§ Work instructions
Present the rows from the one containing "a bedroom with a bed tv and flat screen tv" through the one containing "A bar area with" as a Markdown table with the columns Number and Text, skipping any blank lines. Leave the pictures out of the table.

§ Material provided
○ ○ ○ ○ ○ ○ ○

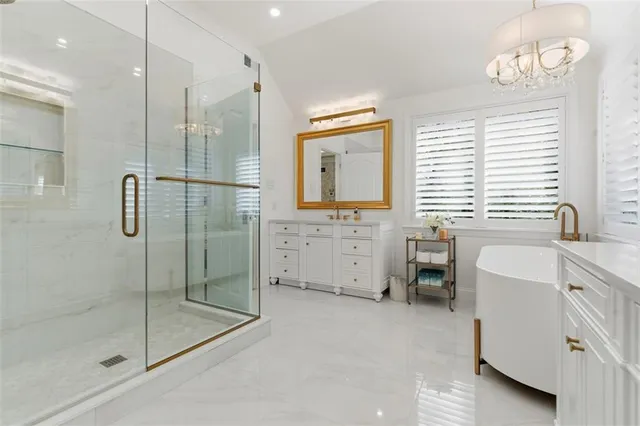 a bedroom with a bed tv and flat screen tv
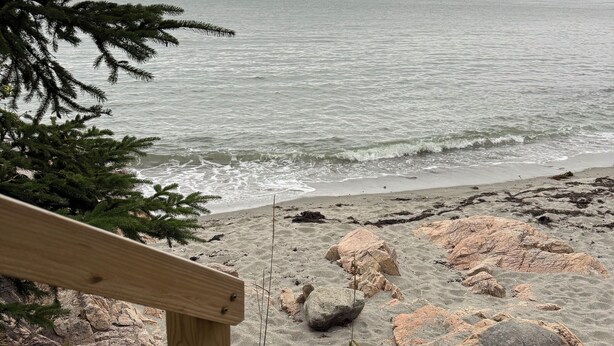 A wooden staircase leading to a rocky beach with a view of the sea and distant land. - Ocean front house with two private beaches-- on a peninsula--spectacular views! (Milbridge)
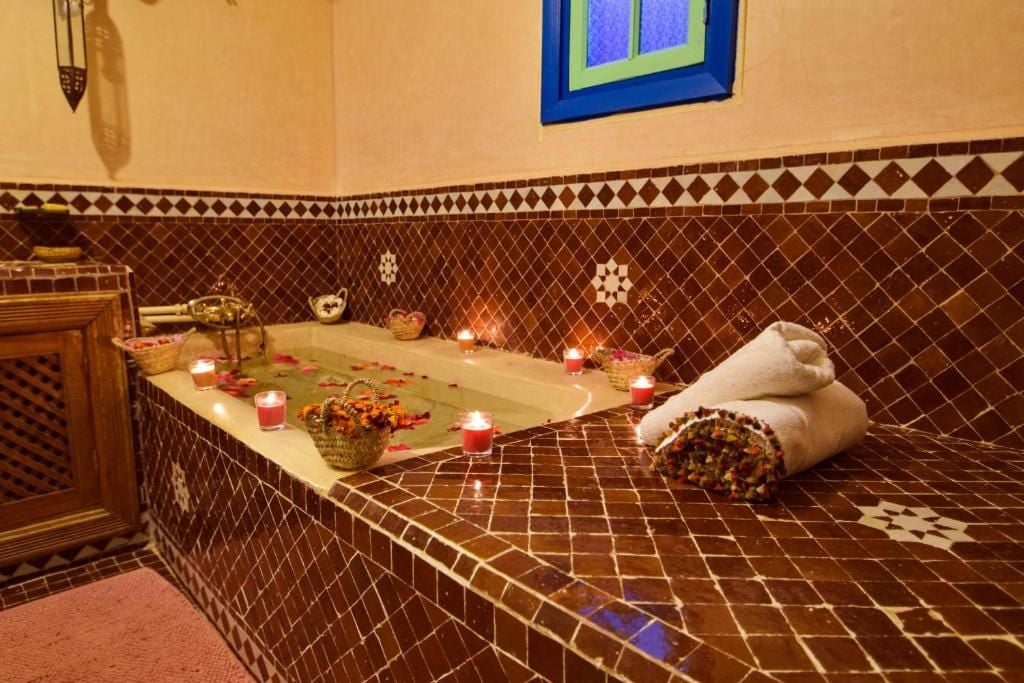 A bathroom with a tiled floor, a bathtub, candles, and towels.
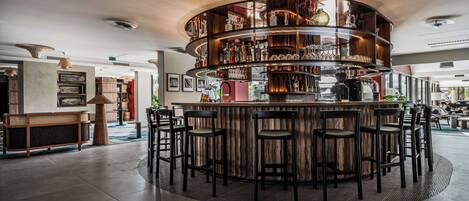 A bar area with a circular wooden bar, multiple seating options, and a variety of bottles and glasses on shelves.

○ ○ ○ ○ ○ ○ ○

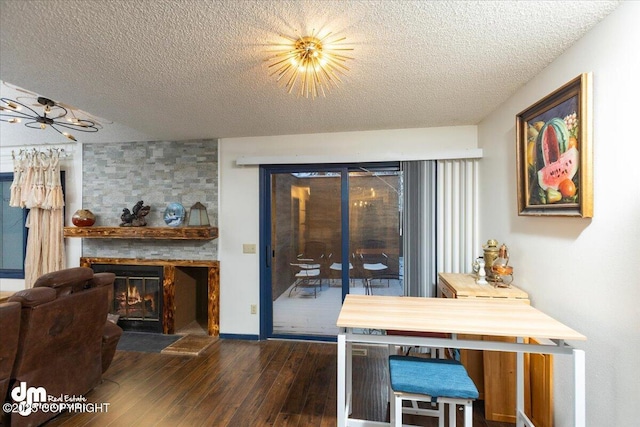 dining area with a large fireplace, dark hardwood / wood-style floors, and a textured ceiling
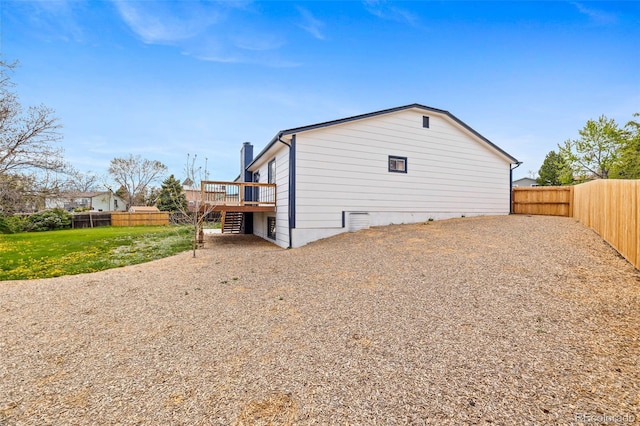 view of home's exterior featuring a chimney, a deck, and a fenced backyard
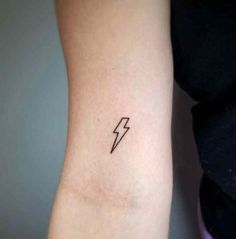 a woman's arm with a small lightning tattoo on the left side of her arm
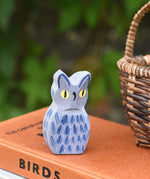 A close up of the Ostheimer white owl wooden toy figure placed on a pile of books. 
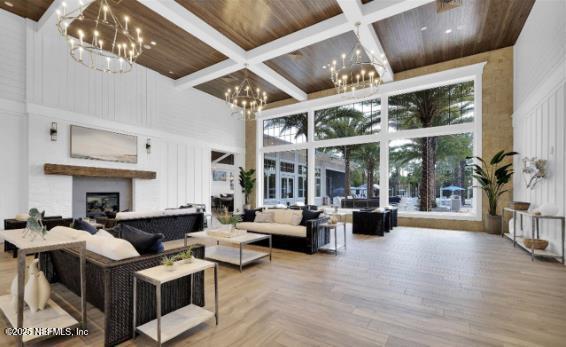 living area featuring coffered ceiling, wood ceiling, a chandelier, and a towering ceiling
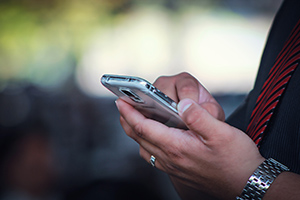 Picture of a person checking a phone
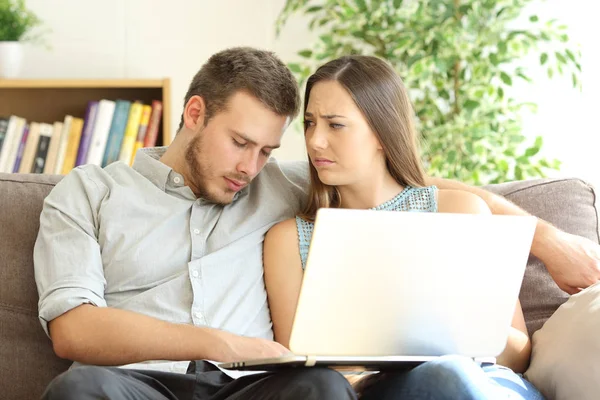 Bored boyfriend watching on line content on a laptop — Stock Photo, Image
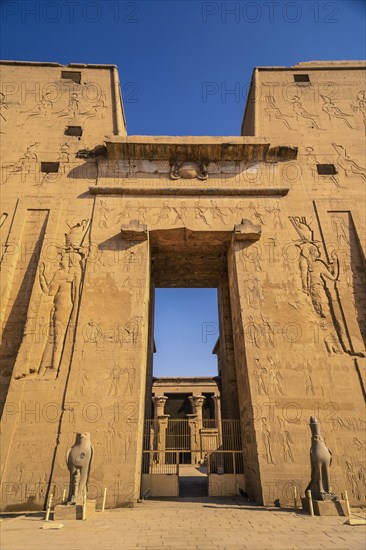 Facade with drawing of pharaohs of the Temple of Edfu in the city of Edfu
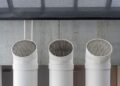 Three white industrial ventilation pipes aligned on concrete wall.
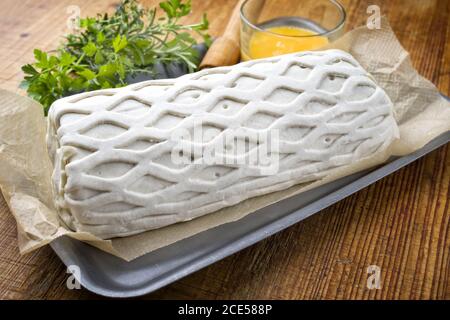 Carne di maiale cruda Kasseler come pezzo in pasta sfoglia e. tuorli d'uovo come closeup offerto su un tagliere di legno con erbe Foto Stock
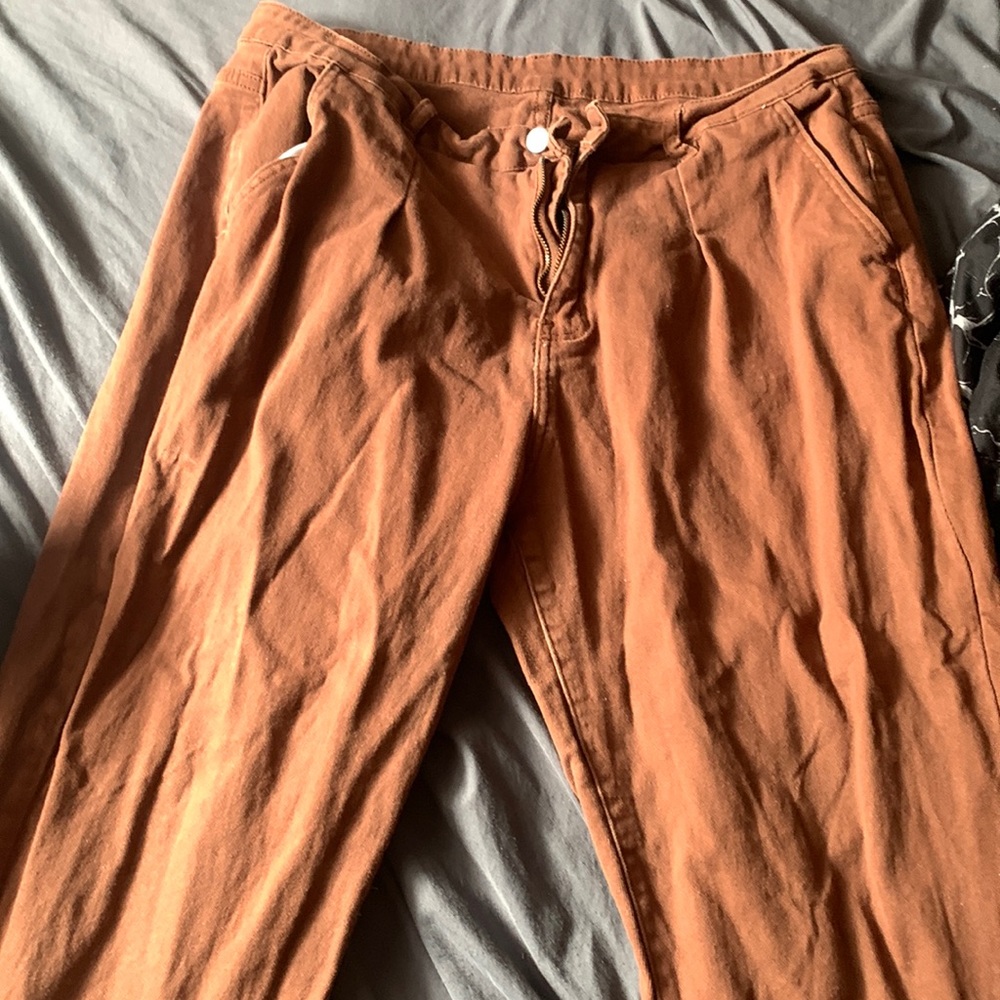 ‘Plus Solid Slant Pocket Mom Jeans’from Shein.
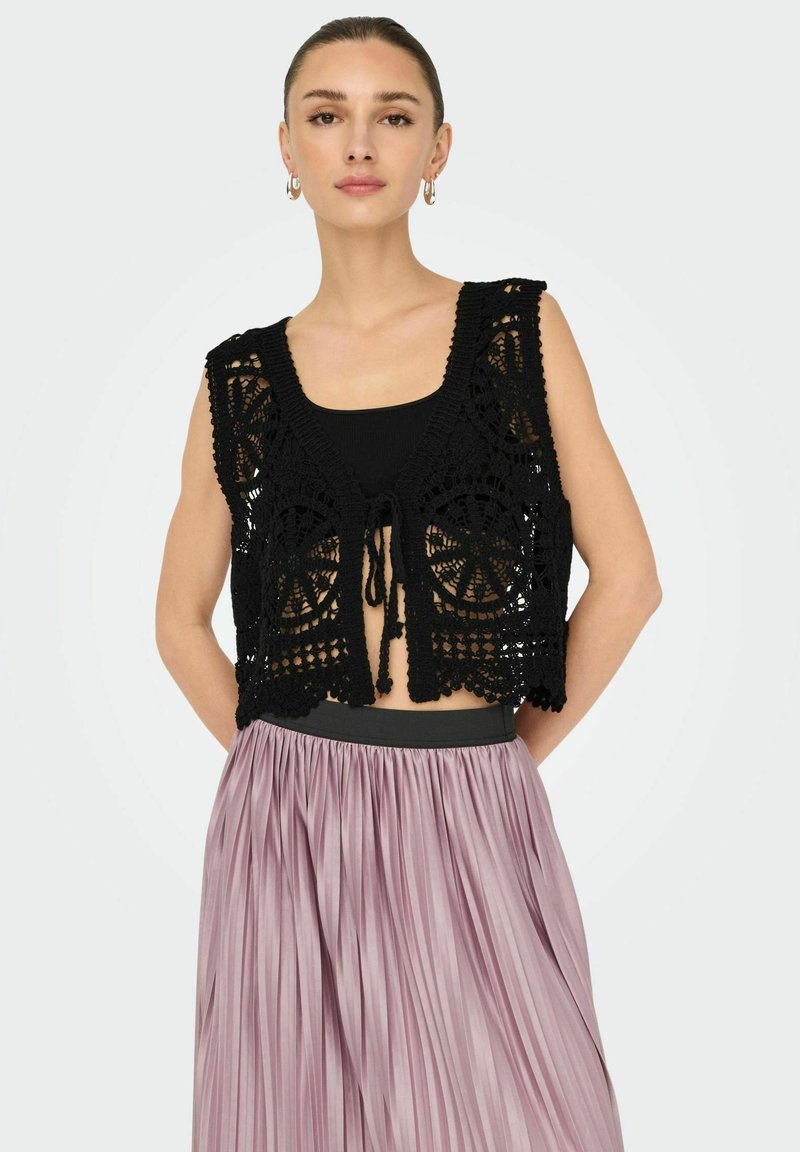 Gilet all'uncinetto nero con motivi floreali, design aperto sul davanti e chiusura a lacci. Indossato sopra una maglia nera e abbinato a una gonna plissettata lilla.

○ ○ ○ ○ ○ ○ ○

§ Reply to the exercise
| Number | Text |
|---|---|
| 1 |  a bedroom with a bed tv and flat screen tv |
| 2 |  A wooden staircase leading to a rocky beach with a view of the sea and distant land. - Ocean front house with two private beaches-- on a peninsula--spectacular views! (Milbridge) |
| 3 |  A bathroom with a tiled floor, a bathtub, candles, and towels. |
| 4 |  A bar area with a circular wooden bar, multiple seating options, and a variety of bottles and glasses on shelves. |